Interestingly, one of the early advocates of a crackdown on the Freedom Convoy was … now-Prime Minister Mark Carney. On February 7, a mere week into the protests, Carney penned a furious editorial in the Globe and Mail titled “This is sedition—and it’s time to put an end to it in Ottawa.” He claimed that people were being “terrorized”; that women were “fleeing abuse”; he stated, bluntly, “This is sedition. That’s a word I never thought I’d use in Canada. It means ‘incitement of resistance to or insurrection against lawful authority.’”
Carney went further, writing that although the protest might have been initially peaceful, “by now anyone sending money to the convoy should be in no doubt: You are funding sedition,” and called on the government to “identify those who are prolonging this manufactured crisis and punish them to the full extent of the law.” He opined that donating to the Freedom Convoy amounted to supporting an insurrection, concluding:
It’s time to end the sedition in Ottawa by enforcing the law and following the money … Decisive action must be taken to protect Canadians and our democracy. Our Constitution is based on peace, order and good government. We must live up to this founding principle in order to protect all our freedoms.”

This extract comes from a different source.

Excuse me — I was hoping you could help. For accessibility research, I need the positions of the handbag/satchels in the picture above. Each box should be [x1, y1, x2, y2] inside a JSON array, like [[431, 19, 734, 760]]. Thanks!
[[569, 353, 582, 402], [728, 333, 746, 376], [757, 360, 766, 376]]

Carney was already a key figure in Trudeau’s circle at this point, and it is difficult not to conclude that he was publicly building the case for what Trudeau would ultimately do: freeze bank accounts, invoke the Emergencies Act, and launch a crackdown. Ironically, a federal justice would conclude, based on a mountain of evidence, that the government crackdown Carney appeared to be advocating did precisely what he accused the convoy protesters of doing: violating the fundamental rights of Canadians.
Carney has kept understandably mum on all this since his leadership race and subsequent victory, although presumably he will be continuing the Trudeau government’s ongoing appeal to overturn the federal ruling that they violated the rights of Canadians. Indeed, for his Chief of Staff, Carney chose … Marco Mendicino, the very cabinet minister who appears to have blatantly lied about law enforcement requesting the Emergencies Act. Ironically, Carney also selected Chrystia Freeland, the minister directly responsible for freezing (at minimum) the bank accounts of hundreds of Canadians, as Minister of Transport.
To state that the Trudeau government violated the fundamental rights of Canadians in cracking down on protesters often rendered desperate by their vaccine mandate policies — which they cynically used as a wedge issue in a (failed) attempted to secure a second majority government — is not a right-wing conspiracy theory. It is the considered opinion of a federal judge that, to date, has not been overturned. Carney appears to be cut from precisely the same cloth — and has surrounded himself with those who carried out the crackdown.